Infinispan monitoring in Kubernetes with Prometheus and Grafana
Infinispan is a java based open source cache and grid solution, that is used extensively in different framework like j2ee, springboot and quarkus among others. It is compatible with different java caching models, like JSR-107 and spring data.
It is very simple to set up a high availability cluster with different replication/distribution configurations, and thanks to the kubernetes operator pattern, is even easier in kubernetes distribution.
Prometheus is the defacto standard for metric scraping and short-term storing to identify potential issues. It is a graduated project of the CNCF Foundation.
Grafana is a very popular graphing tool that can create nice and easy to use dashboards, created and maintained by Grafana Labs.
We can see the architecture that we are going to test in the following picture.
Kubernetes initial setup
For this example, I am going to use a minikube installation in my fedora, and for the dns I use a dnsmasq domain configuration, but the ingress-dns addon can be use indistinctly.
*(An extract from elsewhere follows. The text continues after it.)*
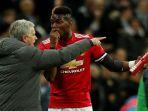 manajer-manchester-united-jose-mourinho-kiri-berbicara-dengan-paul-pogba_20180224_194416.jpg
The ingress dns wildard selected from now on will be minikube.cloud
. My dnsmasq.conf
(172.17.0.2 is from minikube ip
command) is as follows.
address=/.minikube.cloud/172.17.0.2
Deploying the Operator Lifecycle Manager
The Operator Lifecycle Manager (OLM) is part of an infrastructure that bundles an operator deployment, CRDs and dependencies (use to be RBAC objects) in a simple an easy way. OperatorHub
At the time of writing this post, the current version is 0.15.1. To deploy it, just with a cluster-admin user, execute.
curl -sL https://github.com/operator-framework/operator-lifecycle-manager/releases/download/0.15.1/install.sh | bash -s 0.15.1
Or just execute minikube addons enable olm
.
Deploying the Infinipan Operator
We are using the kubernetes operator. To deploy it, just create an infinispan-operator.yaml with the following content (from now on, replace infinispan namespace if any other is selected for this test).
apiVersion: v1
kind: Namespace
metadata:
name: infinispan
---
apiVersion: operators.coreos.com/v1
kind: OperatorGroup
metadata:
name: operatorgroup
namespace: infinispan
spec:
targetNamespaces:
- infinispan
---
apiVersion: operators.coreos.com/v1alpha1
kind: Subscription
metadata:
name: infinispan
namespace: infinispan
spec:
channel: stable
name: infinispan
source: operatorhubio-catalog
sourceNamespace: olm
Deploying an Infinispan Cluster using the operator
Note: This article use infinispan operator 1.1.2. Some important updates are expected for 2.0 that may change some details. Please, check the version deployed on your installation.
The process described here is based on the official documentation for deploying the operator: infinispan operator documentation. If anything else is needed, refer to that documentation as a reference.
The infinispan operator ensures the cluster to be secured at least with credentials. We are setting our own ones, but if you prefer the operator to create a random ones, just don’t set up the secret and it will be automatically populated in the deployment.
The infinispan image looks for credentials structured in a file called identities.yaml.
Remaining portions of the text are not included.